PASSAGE PROVIDED:
• • • •

Towards the end of that month, some large pictures began appearing on the brick walls.  An early installation for CONTACT month, May, these are Sage Szkabarnicki-Stuart’s  “Good Stuff Bad Stuff” which is a series of conceptual photographs attached to the exterior walls of some of the buildings.

From the CONTACT website:  “a series of bizarre self-portraits that connect concepts of home and identity. The artist’s own grungy apartment and various public spaces serve as the backdrop to the photo series. Using physical experiences and found objects, the photographs in this exhibition explore the relationship between ourselves and the personal objects we buy, inherit, and throw away.”

picture on a wall at the Distillery District

below: I’m not sure that a candle on one’s head ‘explores’ anything… but maybe I was missing something?

a woman's head with a lit candle on it, melted wax has run down her face and hair, bright orange wall in the background.

And so we go off on a bit of a google tangent to see what there is for ‘candle, head’.  I find candles as a Christian symbol for light in the darkness.  There is also an image of a black man with a real lit candle on his head with melting wax running down his forehead, lit by his pastor “to deliver him from the spirit of homosexuality”.  Searches also yield skulls as candle holders (or candle holders in skull shapes) used as a novelty item, or as method of casting spells if you believe in such things.   And last, Tim Burton made a music video for “The Killers” (a group) where at the end, two people are sitting across from each other at a table, both with a lit candle on their head.  In this last case there is melding of reality and fantasy as one character is a wax figure that occasionally comes to life.   Whether this has anything to do with the image above, I have no idea.   But I’m sure that my ramblings, although entertaining (ha!) are probably just a detour.

below: Hope floats. One of the photographs on a wall surrounded by “graffiti” ( of the fake kind).  No candles here?  It’s the paper boats that are burning.  If there were candles, they are long gone.

a head partially submerged in water, surrounded by little white trays with flames

 

below: More yellow

the four legs of the large spider-like sculpture at the Distillery District are yellow and the head part is wrapped with blue plastic

below: Another picture.  Flowers and hands.

a large poster attached to brick wall, outside, hands coming out of a large bush with purple flowers on it.

below: More picture.  This time an ode to junk food and trashiness by the looks of it.  The lion is blue but unmoved.  With a fast food paper crown on her head and a cigarette in her mouth.  Garbage randomly strewn but carefully placed so there is no product placement.

• • • •

RECORDS SUPPLIED:
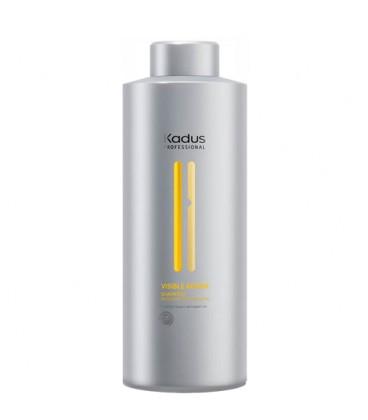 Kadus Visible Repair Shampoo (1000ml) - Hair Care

• • • •

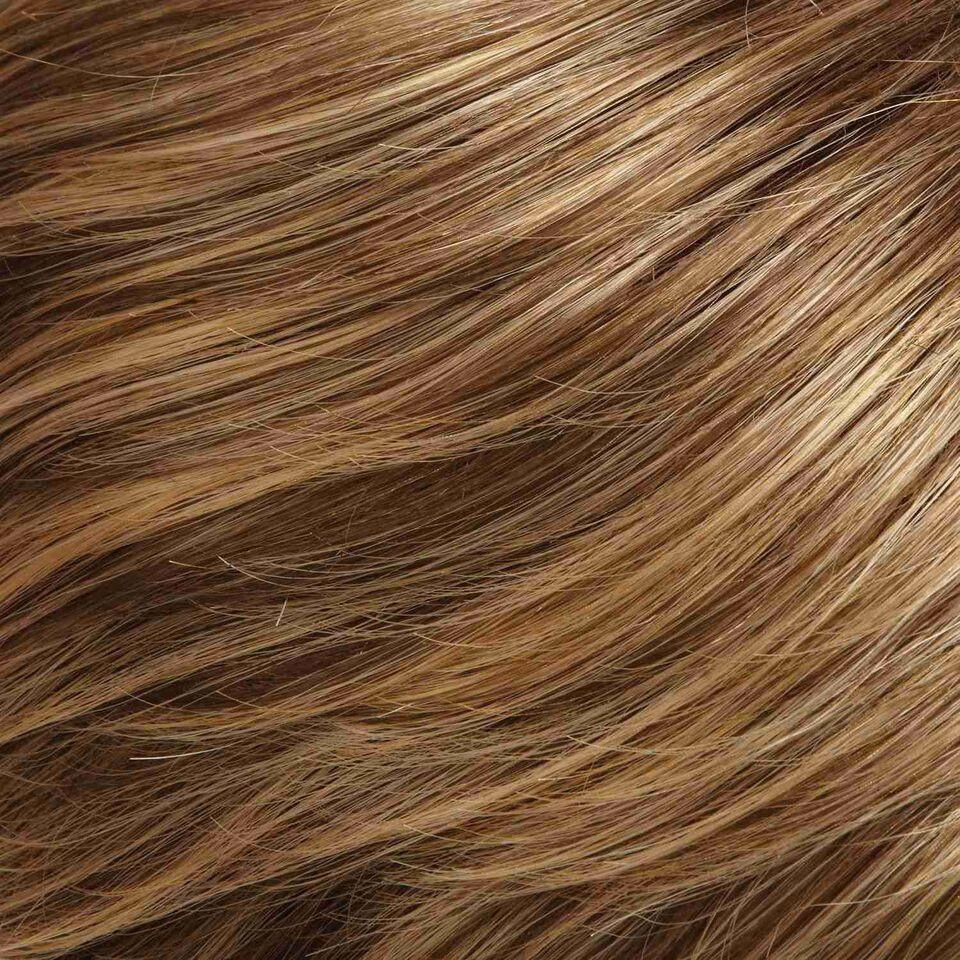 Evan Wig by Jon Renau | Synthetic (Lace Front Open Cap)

• • • •

YOUR INSTRUCTIONS: In the passage about the photographs on the brick walls, what is the title of Sage Szkabarnicki-Stuart's series?

THE ANSWER: "Good Stuff Bad Stuff"